Artist Suzanne Firstenberg opens up about the challenges of creating a memorial on the National Mall to represent the scale of America’s loss during the pandemic. Rochelle Riley collaborates with artists, community leaders, and families in Detroit to create a new COVID memorial for the city. Following a devastating personal loss, Brazilian-American artist Laura Taylor works to develop a literary memorial to her closest childhood friend. In documenting their work, Afterthought paints an intimate portrait of grief and meaning-making in the wake of traumatic loss, highlighting universal questions around mourning, memory, and healing. 



Charlotte Juergens is an award-winning independent filmmaker based in Brooklyn, New York. In addition to several short films, Charlotte directed the documentary feature Sunken Roads: Three Generations After D-Day, which is represented by First Run Features and will premiere theatrically in New York City and Los Angeles in 2021. Charlotte also works as an archival producer for films, theater, and museum exhibits. In that capacity, she collaborated on three projects that premiered this year: the feature-length documentary How the Monuments Came Down, an exhibit titled New York, New Sounds for the Museum of the City of New York, and an immersive theater experience called Margarita Live. Her past archival work ranges from the Oscar-nominated short documentary Joe’s Violin to two years as a staff researcher at NBC News Archives. Charlotte will begin her Ph.D. in American Culture at the University of Michigan in fall 2021, where she will study American commemorations of contested history. She holds an M.A. in History from the University of Chicago and a B.A. in History from Yale.

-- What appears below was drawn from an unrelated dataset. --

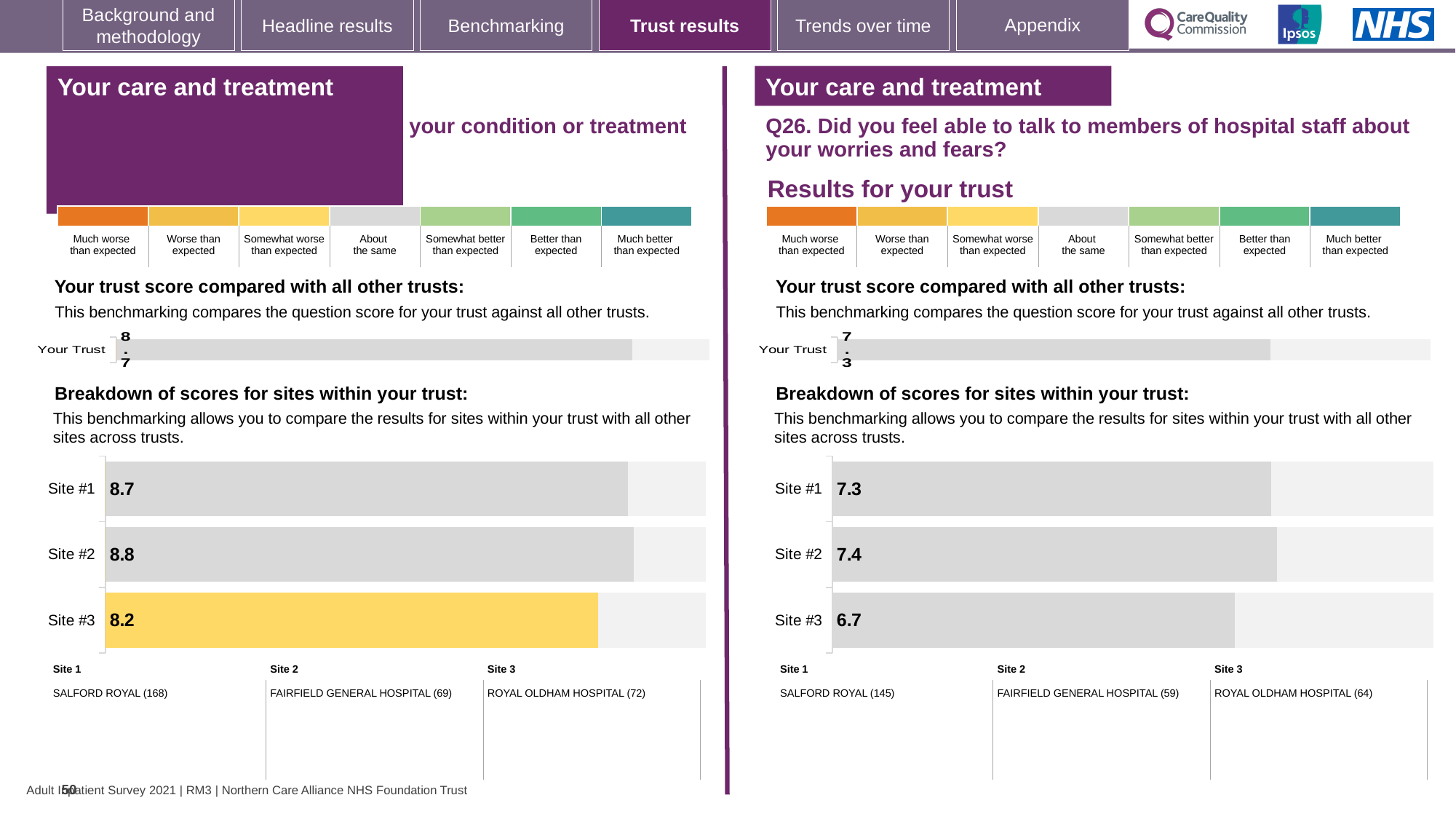
In the Q26 'Breakdown of scores for sites within your trust' chart, how many sites are shown? 3 In the left-hand 'Breakdown of scores for sites within your trust' chart, which site has the highest score? Site #2 In the Q26 'Your trust score compared with all other trusts' chart, what is the score for Your Trust? 7.3 In the left-hand 'Your trust score compared with all other trusts' chart, what is the score for Your Trust? 8.7 In the left-hand 'Breakdown of scores for sites within your trust' chart, what is the score for Site #1? 8.7 In the left-hand 'Breakdown of scores for sites within your trust' chart, what is the score for Site #3? 8.2 In the Q26 'Breakdown of scores for sites within your trust' chart, what is the difference between the scores for Site #1 and Site #3? 0.6 In the left-hand 'Breakdown of scores for sites within your trust' chart, what is the difference between the scores for Site #2 and Site #3? 0.6 In the left-hand 'Breakdown of scores for sites within your trust' chart, which site's bar is coloured yellow rather than grey? Site #3 In the Q26 'Breakdown of scores for sites within your trust' chart, which site has the lowest score? Site #3 In the Q26 'Breakdown of scores for sites within your trust' chart, what is the score for Site #2? 7.4 What type of chart is the Q26 'Breakdown of scores for sites within your trust' chart? Bar chart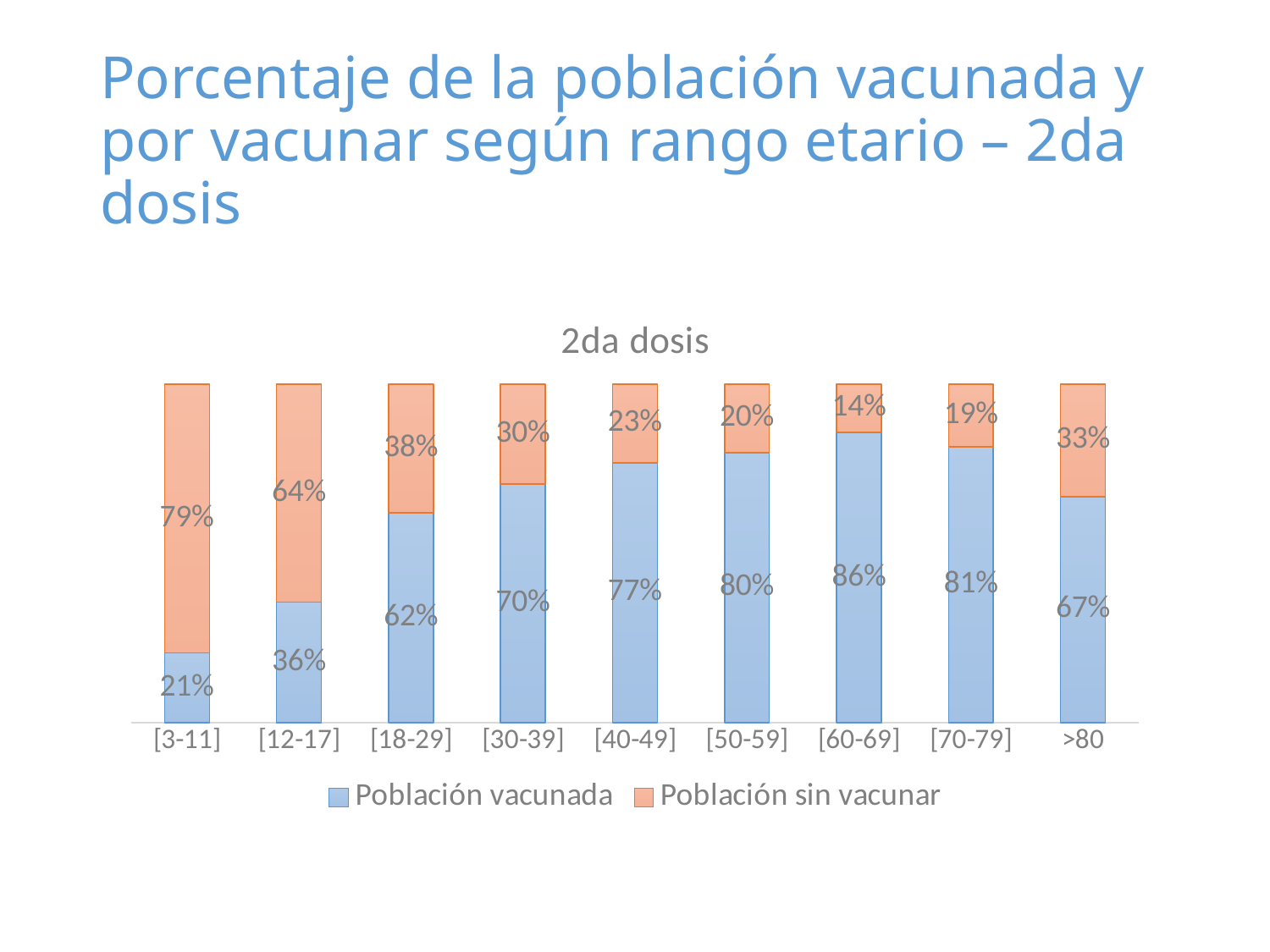
What is the value of Población sin vacunar for the [18-29] age group? 38% How many age groups are shown on the x axis? 9 Which age group has the highest Población vacunada value? [60-69] What is the value of Población sin vacunar for the >80 age group? 33% What kind of chart is shown on the slide? Stacked bar chart What is the difference between the Población vacunada values for [50-59] and [12-17]? 44% What is the value of Población vacunada for the [3-11] age group? 21% What is the title shown above the chart? 2da dosis Which is larger, the Población sin vacunar value for [30-39] or for [70-79]? [30-39] What is the value of Población vacunada for the [60-69] age group? 86% How many series does the legend list? 2 Which age group has the lowest Población vacunada value? [3-11]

Mark Juergens has been a filmmaker in New York since 1982. His work as an editor has led him into documentary and feature films, music videos, episodic television and all sorts of experimental video weirdness. Recently, he spent seven years as the Senior Series Editor for How Democracy Works Now and edited six of the feature-length films in that series. His projects have aired on HBO, Comedy Central, MTV, Bravo, A&E, Discovery, History Channel, MSNBC, Logo, Lifetime, and PBS. Films he’s edited have screened at Sundance, the New York Film Festival, South by Southwest, DOC NYC, and Berlinale. Many have won awards and had theatrical distribution. 

Over the course of Lydia’s 30-year career in film and television, Lydia has worn many hats of all shapes and sizes. Her efforts as a producer, fundraiser, director, news and documentary film editor, sound editor, audio and video engineer, rock photographer, and colorist have resulted in many international and domestic awards, including numerous Emmys and one Oscar. Lydia’s most recent projects include YASUNI MAN, an award-winning feature documentary; SOLD, an award-winning dramatic feature; 79 PARTS, a comedy feature; and NBC Network News shows such as Nightly News, Dateline, and the Today Show.